**Ausgewählter Textauszug:**
● ● ●

Behandlungsfehler in Niedersachsen: TK registriert 501 Verdachtsfälle
Pressemitteilung aus Niedersachsen
Hannover, 26. Juli 2022. Im vergangenen Jahr haben 501 Versicherte der Techniker Krankenkasse (TK) aus Niedersachsen einen Verdacht auf einen Behandlungsfehler gemeldet. Die meisten Verdachtsfälle betreffen den chirurgischen Bereich (93 Fälle), die Fachrichtung Zahnmedizin (61), Pflegefehler (54) und Allgemeinmedizin (44).
Kassen unterstützen bei der Aufklärung
Häufig ist es für Patientinnen und Patienten nur schwer festzustellen, ob ihre Erkrankung schicksalhaft verläuft oder ob Ärztinnen und Ärzte oder Pflegekräfte einen Fehler gemacht haben. Bestehen bei den Versicherten Zweifel über die Leistungen ihrer Behandler, so kann ein Verdacht der Krankenkasse gemeldet werden. Diese kann bei der Aufklärung des Falles unterstützen. In etwa jedem dritten Fall bestätigt sich der Verdacht im Verlauf der Überprüfung. Die TK vermutet zusätzlich zu den gemeldeten Fällen eine hohe Dunkelziffer. Deutschlandweit wurden der TK im Jahr 2021 fast 6.000 Verdachtsfälle gemeldet.

● ● ●

**Zu erledigende Aufgaben:**
A – Prüfe, ob diese Aussagen mit der Pressemitteilung zu Behandlungsfehlern übereinstimmen: (i) Die meisten gemeldeten Verdachtsfälle aus Niedersachsen betreffen die Zahnmedizin. (ii) Etwa jeder dritte Verdacht bestätigt sich bei der Überprüfung. (iii) Deutschlandweit wurden der TK im Jahr 2021 mehr als 10.000 Verdachtsfälle gemeldet. Antworte jeweils mit Ja oder Nein und zitiere die entscheidenden Worte wörtlich.
B – Gib den Abschnitt der Pressemitteilung zu Behandlungsfehlern wortgetreu wieder, der bei „Behandlungsfehler in Niedersachsen: TK“ beginnt und bei „und Allgemeinmedizin (44).“ endet.
C – Setze die Pressemitteilung zu Behandlungsfehlern nach ihrem letzten Satz fort.

**Angezeigte Daten:**
● ● ●

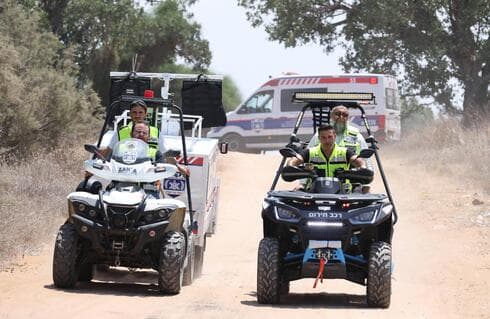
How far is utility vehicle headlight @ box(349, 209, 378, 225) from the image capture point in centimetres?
1187

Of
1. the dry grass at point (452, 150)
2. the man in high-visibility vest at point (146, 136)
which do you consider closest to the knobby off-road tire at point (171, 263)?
the man in high-visibility vest at point (146, 136)

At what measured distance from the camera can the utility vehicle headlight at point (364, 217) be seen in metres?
11.9

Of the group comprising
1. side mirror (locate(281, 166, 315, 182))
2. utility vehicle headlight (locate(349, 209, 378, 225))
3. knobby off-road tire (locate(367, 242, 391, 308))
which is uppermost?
side mirror (locate(281, 166, 315, 182))

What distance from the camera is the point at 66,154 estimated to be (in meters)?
26.2

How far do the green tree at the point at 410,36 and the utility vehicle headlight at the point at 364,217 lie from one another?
90.9ft

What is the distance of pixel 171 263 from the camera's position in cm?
1236

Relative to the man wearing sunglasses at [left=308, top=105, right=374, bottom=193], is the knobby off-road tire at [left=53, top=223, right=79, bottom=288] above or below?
below

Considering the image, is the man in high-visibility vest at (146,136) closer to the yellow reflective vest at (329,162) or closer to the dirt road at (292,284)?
the dirt road at (292,284)

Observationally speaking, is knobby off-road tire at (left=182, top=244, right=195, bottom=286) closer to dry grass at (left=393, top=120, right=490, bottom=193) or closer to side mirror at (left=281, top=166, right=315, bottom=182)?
side mirror at (left=281, top=166, right=315, bottom=182)

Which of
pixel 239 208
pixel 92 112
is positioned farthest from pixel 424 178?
pixel 92 112

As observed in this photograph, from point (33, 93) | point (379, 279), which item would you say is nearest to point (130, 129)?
point (379, 279)

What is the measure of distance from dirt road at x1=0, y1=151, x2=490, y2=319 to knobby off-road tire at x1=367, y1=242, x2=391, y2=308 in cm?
14

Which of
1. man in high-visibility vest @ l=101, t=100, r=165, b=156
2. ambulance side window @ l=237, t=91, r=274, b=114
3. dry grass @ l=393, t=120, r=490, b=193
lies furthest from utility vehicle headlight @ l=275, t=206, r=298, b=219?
ambulance side window @ l=237, t=91, r=274, b=114

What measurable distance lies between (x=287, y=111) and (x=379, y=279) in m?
23.1
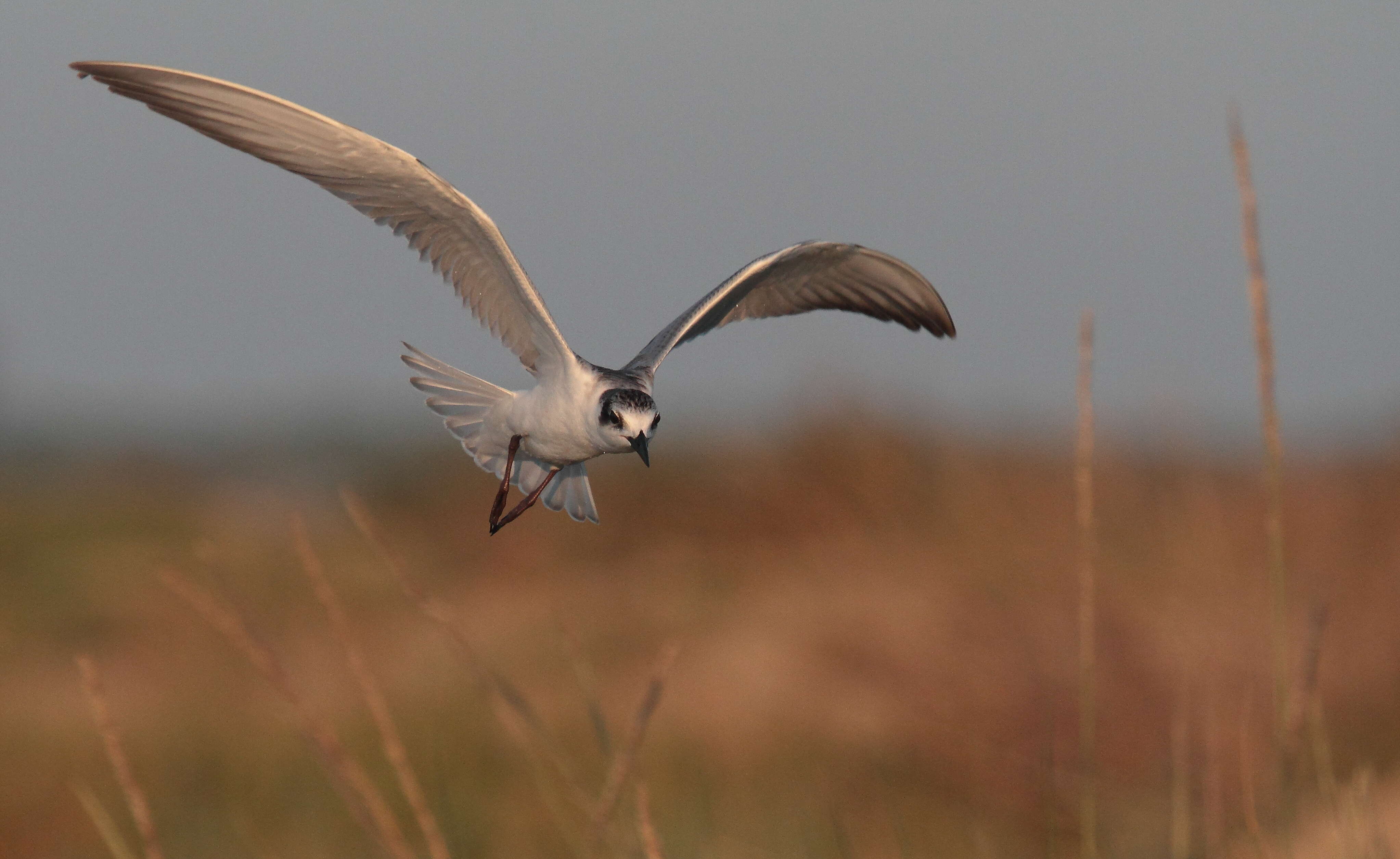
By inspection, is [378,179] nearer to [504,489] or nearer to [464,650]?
[504,489]

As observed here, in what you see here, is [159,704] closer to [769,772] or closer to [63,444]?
[769,772]

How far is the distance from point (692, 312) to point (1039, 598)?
19.0ft

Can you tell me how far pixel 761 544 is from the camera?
1036cm

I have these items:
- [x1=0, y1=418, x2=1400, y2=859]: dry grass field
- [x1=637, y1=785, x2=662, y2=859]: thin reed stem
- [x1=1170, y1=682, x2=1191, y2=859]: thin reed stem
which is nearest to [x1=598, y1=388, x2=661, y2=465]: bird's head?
[x1=637, y1=785, x2=662, y2=859]: thin reed stem

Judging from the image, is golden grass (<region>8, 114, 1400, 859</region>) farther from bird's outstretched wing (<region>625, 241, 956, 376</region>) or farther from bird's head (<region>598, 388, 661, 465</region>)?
bird's head (<region>598, 388, 661, 465</region>)

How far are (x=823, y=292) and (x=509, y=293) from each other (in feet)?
3.63

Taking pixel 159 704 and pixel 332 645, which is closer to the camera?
pixel 159 704

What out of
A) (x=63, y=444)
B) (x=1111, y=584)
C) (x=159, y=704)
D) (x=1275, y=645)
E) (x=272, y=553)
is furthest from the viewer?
(x=63, y=444)

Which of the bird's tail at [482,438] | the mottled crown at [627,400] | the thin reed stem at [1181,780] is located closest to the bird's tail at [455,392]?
the bird's tail at [482,438]

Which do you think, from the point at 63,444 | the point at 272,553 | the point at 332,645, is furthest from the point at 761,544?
the point at 63,444

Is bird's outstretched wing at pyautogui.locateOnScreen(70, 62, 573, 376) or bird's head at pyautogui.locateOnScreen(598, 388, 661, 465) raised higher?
bird's outstretched wing at pyautogui.locateOnScreen(70, 62, 573, 376)

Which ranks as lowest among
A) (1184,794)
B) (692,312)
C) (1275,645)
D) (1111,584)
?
(1111,584)

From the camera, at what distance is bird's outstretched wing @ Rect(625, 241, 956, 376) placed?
281 centimetres

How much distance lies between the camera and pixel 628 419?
188 cm
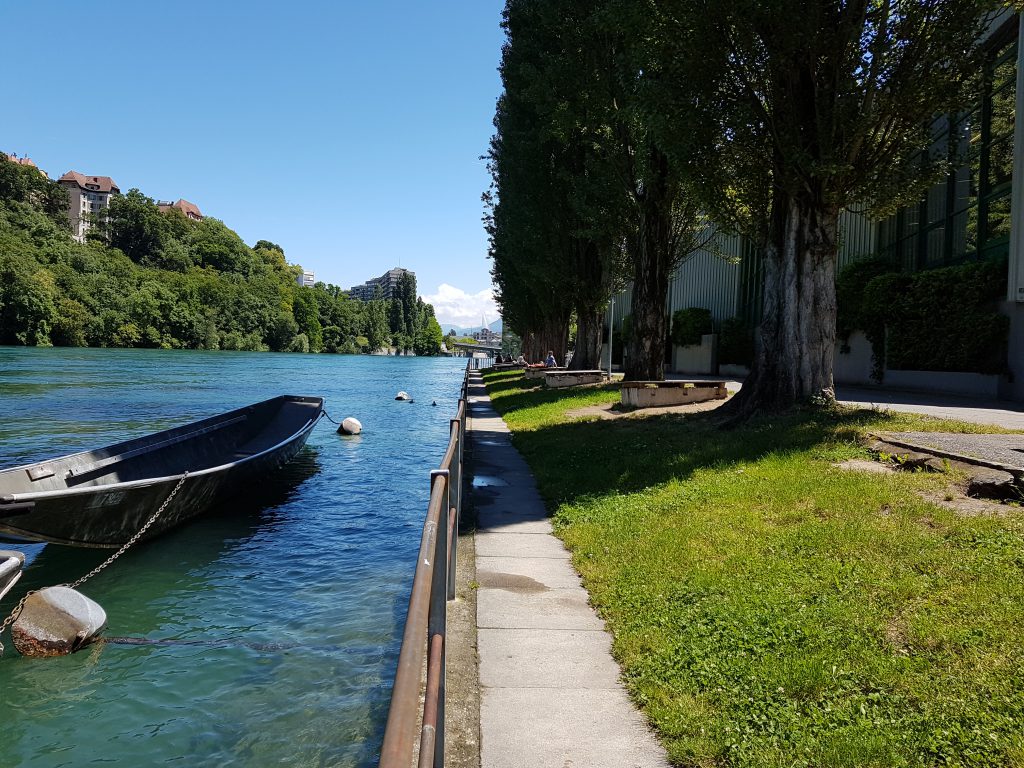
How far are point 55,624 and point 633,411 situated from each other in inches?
484

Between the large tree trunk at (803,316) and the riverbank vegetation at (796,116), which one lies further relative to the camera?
the large tree trunk at (803,316)

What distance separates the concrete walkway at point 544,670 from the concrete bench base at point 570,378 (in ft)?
61.4

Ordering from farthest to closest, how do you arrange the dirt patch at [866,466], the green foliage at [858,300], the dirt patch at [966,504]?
the green foliage at [858,300], the dirt patch at [866,466], the dirt patch at [966,504]

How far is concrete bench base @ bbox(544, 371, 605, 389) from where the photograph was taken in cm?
2634

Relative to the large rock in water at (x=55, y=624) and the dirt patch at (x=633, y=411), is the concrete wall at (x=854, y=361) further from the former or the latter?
the large rock in water at (x=55, y=624)

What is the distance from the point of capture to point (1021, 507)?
20.3ft

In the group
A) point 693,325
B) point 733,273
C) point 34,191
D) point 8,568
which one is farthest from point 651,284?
point 34,191

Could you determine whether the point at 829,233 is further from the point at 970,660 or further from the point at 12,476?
the point at 12,476

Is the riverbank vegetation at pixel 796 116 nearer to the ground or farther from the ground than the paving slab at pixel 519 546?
farther from the ground

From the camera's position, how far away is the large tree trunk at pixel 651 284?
18359mm

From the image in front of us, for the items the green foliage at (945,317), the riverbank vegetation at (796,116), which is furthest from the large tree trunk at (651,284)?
the green foliage at (945,317)

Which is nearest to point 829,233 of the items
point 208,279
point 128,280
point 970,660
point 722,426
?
point 722,426

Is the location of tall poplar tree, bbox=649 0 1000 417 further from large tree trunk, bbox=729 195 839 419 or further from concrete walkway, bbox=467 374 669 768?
concrete walkway, bbox=467 374 669 768

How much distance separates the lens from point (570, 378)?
26453 millimetres
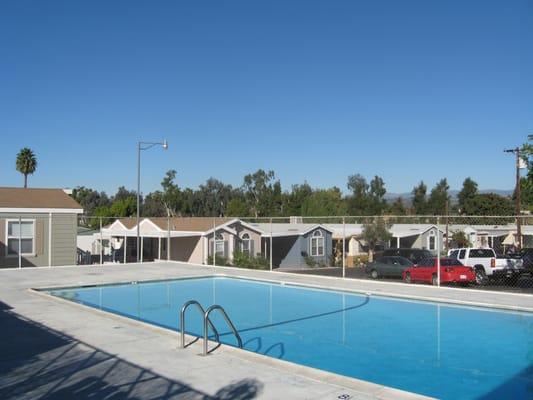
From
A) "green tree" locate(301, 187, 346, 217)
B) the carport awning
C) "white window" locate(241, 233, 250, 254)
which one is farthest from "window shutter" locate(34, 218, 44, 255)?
"green tree" locate(301, 187, 346, 217)

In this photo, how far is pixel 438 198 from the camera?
293 feet

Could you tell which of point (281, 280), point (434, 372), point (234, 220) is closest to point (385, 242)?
A: point (234, 220)

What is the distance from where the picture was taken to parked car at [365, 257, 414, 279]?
28.4 metres

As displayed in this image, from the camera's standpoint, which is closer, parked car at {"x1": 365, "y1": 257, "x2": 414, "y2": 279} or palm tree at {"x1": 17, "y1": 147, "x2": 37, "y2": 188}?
parked car at {"x1": 365, "y1": 257, "x2": 414, "y2": 279}

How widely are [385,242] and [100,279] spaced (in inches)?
1152

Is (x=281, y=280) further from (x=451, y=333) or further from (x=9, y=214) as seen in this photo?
(x=9, y=214)

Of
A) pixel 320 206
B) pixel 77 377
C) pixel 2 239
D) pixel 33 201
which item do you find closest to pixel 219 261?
pixel 33 201

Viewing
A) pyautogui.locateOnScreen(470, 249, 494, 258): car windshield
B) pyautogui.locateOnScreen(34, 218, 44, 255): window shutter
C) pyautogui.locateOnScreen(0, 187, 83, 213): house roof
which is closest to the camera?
pyautogui.locateOnScreen(470, 249, 494, 258): car windshield

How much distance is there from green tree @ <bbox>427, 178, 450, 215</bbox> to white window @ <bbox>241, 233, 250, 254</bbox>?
5489cm

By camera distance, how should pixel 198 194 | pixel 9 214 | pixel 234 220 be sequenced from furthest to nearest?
pixel 198 194
pixel 234 220
pixel 9 214

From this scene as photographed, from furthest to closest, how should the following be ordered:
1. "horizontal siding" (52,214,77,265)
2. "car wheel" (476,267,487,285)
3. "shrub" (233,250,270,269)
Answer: "shrub" (233,250,270,269) → "horizontal siding" (52,214,77,265) → "car wheel" (476,267,487,285)

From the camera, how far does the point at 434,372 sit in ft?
32.2

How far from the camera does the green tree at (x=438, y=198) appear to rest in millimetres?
87500

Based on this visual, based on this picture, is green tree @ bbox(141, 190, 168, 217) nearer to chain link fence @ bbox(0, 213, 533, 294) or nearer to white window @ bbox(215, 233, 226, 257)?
chain link fence @ bbox(0, 213, 533, 294)
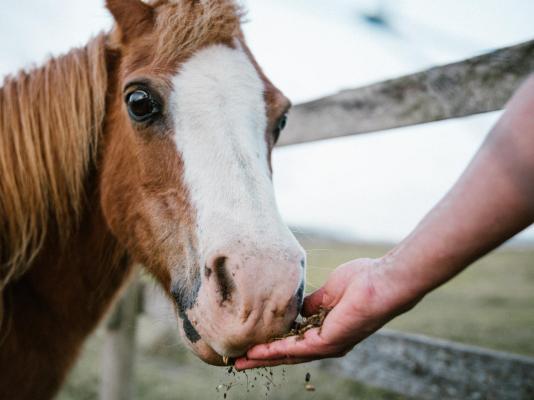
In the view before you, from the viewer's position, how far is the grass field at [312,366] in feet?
12.1

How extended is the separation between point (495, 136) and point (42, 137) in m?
A: 2.06

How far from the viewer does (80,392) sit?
4.04m

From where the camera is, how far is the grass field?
3.70 m

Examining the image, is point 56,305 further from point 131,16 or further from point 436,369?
point 436,369

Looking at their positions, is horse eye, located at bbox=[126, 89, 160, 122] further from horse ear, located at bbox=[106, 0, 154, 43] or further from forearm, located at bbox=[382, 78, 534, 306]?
forearm, located at bbox=[382, 78, 534, 306]

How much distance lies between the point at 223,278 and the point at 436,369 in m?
1.43

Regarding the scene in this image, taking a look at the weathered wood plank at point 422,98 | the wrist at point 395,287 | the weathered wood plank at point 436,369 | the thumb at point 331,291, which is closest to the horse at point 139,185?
the thumb at point 331,291

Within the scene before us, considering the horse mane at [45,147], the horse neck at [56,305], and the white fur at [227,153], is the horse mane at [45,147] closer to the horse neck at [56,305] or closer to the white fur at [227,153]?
the horse neck at [56,305]

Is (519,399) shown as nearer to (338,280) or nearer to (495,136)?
(338,280)

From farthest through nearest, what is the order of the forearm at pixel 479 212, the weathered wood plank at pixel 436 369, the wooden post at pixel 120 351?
the wooden post at pixel 120 351, the weathered wood plank at pixel 436 369, the forearm at pixel 479 212

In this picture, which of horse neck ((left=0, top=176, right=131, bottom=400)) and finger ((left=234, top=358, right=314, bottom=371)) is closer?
finger ((left=234, top=358, right=314, bottom=371))

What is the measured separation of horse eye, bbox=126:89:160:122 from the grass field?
1.33 metres

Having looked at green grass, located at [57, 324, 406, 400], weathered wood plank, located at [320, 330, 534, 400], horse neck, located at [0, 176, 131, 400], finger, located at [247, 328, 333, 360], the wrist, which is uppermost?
the wrist

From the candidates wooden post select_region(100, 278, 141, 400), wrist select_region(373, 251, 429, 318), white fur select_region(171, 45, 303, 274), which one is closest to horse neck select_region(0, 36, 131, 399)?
white fur select_region(171, 45, 303, 274)
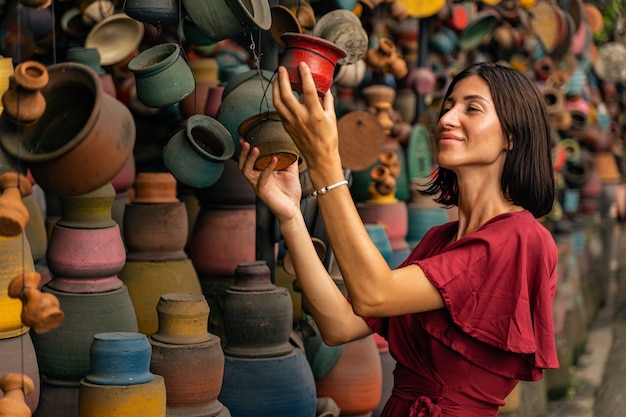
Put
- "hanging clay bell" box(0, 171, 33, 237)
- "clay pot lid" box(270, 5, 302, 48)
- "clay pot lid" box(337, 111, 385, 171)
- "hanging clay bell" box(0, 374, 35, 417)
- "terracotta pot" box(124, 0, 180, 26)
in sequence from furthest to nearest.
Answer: "clay pot lid" box(337, 111, 385, 171) → "clay pot lid" box(270, 5, 302, 48) → "terracotta pot" box(124, 0, 180, 26) → "hanging clay bell" box(0, 374, 35, 417) → "hanging clay bell" box(0, 171, 33, 237)

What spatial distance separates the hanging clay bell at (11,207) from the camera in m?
1.35

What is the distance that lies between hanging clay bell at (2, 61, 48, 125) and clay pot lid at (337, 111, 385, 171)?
1.74 metres

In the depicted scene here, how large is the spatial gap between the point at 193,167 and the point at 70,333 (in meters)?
0.42

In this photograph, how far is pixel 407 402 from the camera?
A: 179cm

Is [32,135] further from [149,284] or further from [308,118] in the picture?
[149,284]

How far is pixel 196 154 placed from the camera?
1993 mm

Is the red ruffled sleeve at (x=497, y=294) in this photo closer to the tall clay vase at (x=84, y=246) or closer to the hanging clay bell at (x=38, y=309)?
the hanging clay bell at (x=38, y=309)

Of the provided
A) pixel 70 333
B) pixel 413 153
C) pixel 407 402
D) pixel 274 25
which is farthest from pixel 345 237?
pixel 413 153

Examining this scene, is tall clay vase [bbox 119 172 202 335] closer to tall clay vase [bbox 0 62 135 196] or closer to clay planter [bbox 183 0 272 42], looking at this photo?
clay planter [bbox 183 0 272 42]

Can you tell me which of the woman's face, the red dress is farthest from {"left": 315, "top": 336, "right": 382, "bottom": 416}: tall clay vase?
the woman's face

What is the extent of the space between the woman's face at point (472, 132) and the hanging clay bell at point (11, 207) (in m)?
0.74

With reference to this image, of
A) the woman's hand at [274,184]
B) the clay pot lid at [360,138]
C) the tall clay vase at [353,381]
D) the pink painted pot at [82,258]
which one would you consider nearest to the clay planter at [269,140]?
the woman's hand at [274,184]

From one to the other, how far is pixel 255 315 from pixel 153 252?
1.07 ft

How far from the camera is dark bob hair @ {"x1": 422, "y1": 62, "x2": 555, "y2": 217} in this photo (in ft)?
5.72
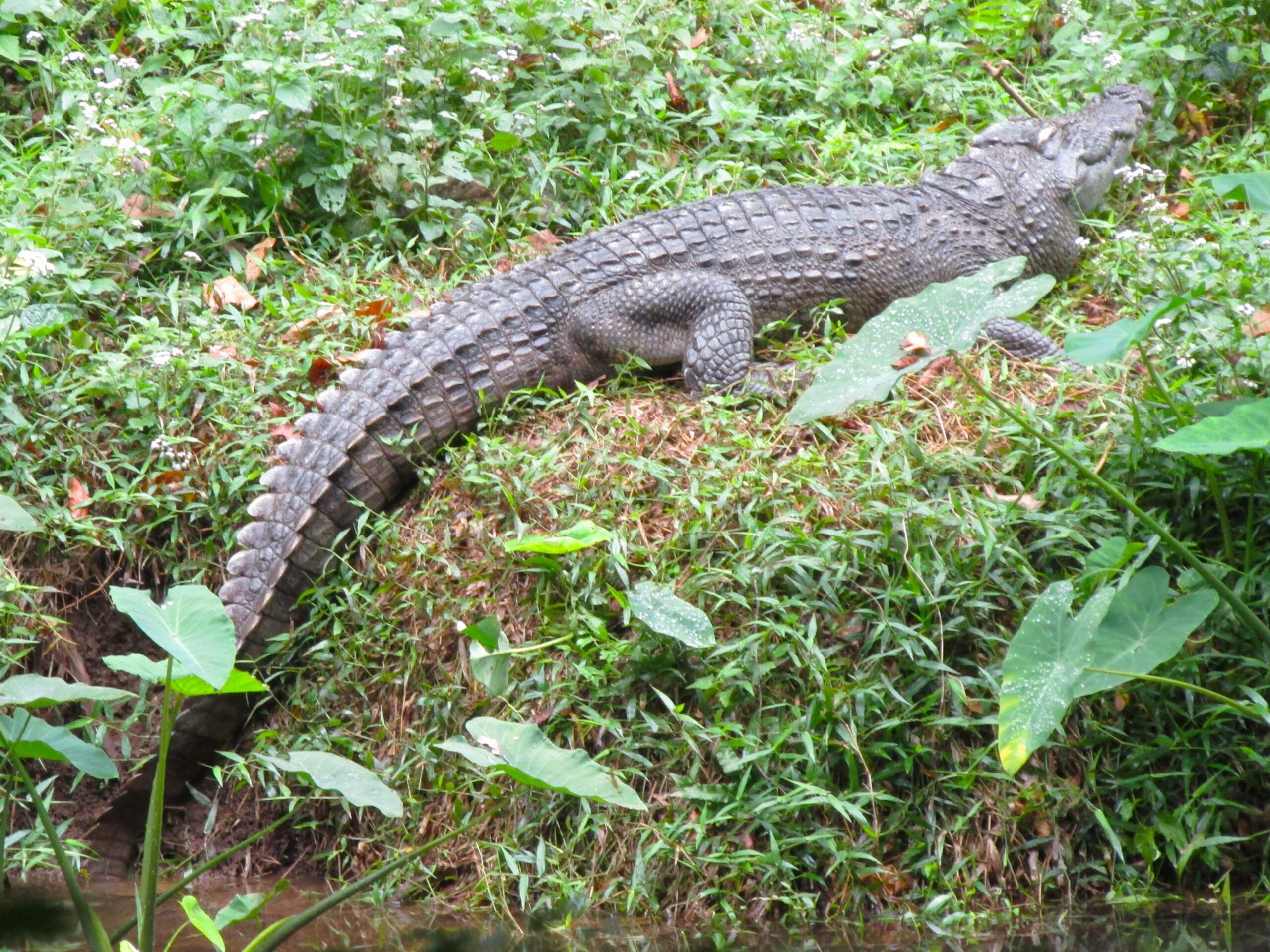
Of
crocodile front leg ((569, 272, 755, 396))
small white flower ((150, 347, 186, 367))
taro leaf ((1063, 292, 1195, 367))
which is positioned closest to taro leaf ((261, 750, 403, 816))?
taro leaf ((1063, 292, 1195, 367))

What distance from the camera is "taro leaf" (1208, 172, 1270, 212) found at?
2.92 metres

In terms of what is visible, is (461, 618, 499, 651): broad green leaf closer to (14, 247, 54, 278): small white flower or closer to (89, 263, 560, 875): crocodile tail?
(89, 263, 560, 875): crocodile tail

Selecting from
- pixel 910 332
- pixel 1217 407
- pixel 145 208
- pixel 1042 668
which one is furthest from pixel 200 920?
pixel 145 208

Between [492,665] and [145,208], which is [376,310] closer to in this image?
[145,208]

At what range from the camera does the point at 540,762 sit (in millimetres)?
2309

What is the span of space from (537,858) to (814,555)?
1.12m

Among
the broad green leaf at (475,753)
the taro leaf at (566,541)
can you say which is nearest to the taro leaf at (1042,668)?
the broad green leaf at (475,753)

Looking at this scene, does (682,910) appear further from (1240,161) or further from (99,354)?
(1240,161)

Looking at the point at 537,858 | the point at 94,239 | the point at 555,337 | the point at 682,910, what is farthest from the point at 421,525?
the point at 94,239

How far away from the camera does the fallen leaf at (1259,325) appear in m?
3.52

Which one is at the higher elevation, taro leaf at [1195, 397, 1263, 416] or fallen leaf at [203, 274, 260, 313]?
taro leaf at [1195, 397, 1263, 416]

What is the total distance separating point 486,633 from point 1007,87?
3978 millimetres

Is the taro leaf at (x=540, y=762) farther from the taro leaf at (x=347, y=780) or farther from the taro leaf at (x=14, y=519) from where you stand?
the taro leaf at (x=14, y=519)

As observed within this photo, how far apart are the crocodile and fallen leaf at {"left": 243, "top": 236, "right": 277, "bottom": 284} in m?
1.09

● ● ●

**Ergebnisse in Reihenfolge:**
A –
(i) Nein: „Die meisten Verdachtsfälle betreffen den chirurgischen Bereich (93 Fälle)“
(ii) Ja: „In etwa jedem dritten Fall bestätigt sich der Verdacht im Verlauf der Überprüfung.“
(iii) Nein: „Deutschlandweit wurden der TK im Jahr 2021 fast 6.000 Verdachtsfälle gemeldet.“

B –
Behandlungsfehler in Niedersachsen: TK registriert 501 Verdachtsfälle
Pressemitteilung aus Niedersachsen
Hannover, 26. Juli 2022. Im vergangenen Jahr haben 501 Versicherte der Techniker Krankenkasse (TK) aus Niedersachsen einen Verdacht auf einen Behandlungsfehler gemeldet. Die meisten Verdachtsfälle betreffen den chirurgischen Bereich (93 Fälle), die Fachrichtung Zahnmedizin (61), Pflegefehler (54) und Allgemeinmedizin (44).

C –
Verfahren sind schwierig und zeitaufwendig
"Leider ist das Aufklären eines Behandlungsfehlerverdachts oftmals schwierig sowie zeitintensiv. Für Betroffene, die nach schwerwiegenden Behandlungsfehlern häufig nicht mehr erwerbsfähig und von finanziellen Problemen bedroht sind, ist dies eine zusätzliche Belastung. Wir benötigen eine deutlich schnellere Abwicklung dieser Verfahren, damit die Patientinnen und Patienten entschädigt werden. Außerdem benötigen wir auch in unserem Gesundheitswesen eine gelebte Fehlerkultur, die es ermöglicht über Fehler zu sprechen und daraus zu lernen. Patientinnen und Patienten können nur besser versorgt werden, wenn auch die richtigen Konsequenzen gezogen werden", erklärt Dirk Engelmann, Leiter der TK-Landesvertretung in Niedersachsen.
Verkürzung von Rechtsstreitigkeiten
"Aus unserer Sicht wären Erleichterungen beim Nachweis der Behandlungsfehler wünschenswert. Eine sogenannte Beweislastumkehr würde dazu führen, dass Ärztinnen und Ärzte ihre Unschuld beweisen müssen und dies würde schon viel bewirken. Wir als TK plädieren auch dafür, dass alle Beteiligten an einem Strang ziehen, um den Sachverhalt aufzuklären. Leider sind außergerichtliche Einigungen eine Ausnahme", fügt Engelmann hinzu. Weitere Lösungsansätze zur Vermeidung jahrelanger Rechtsstreitigkeiten können Mediationen sein, die im Medizinrecht verpflichtend werden.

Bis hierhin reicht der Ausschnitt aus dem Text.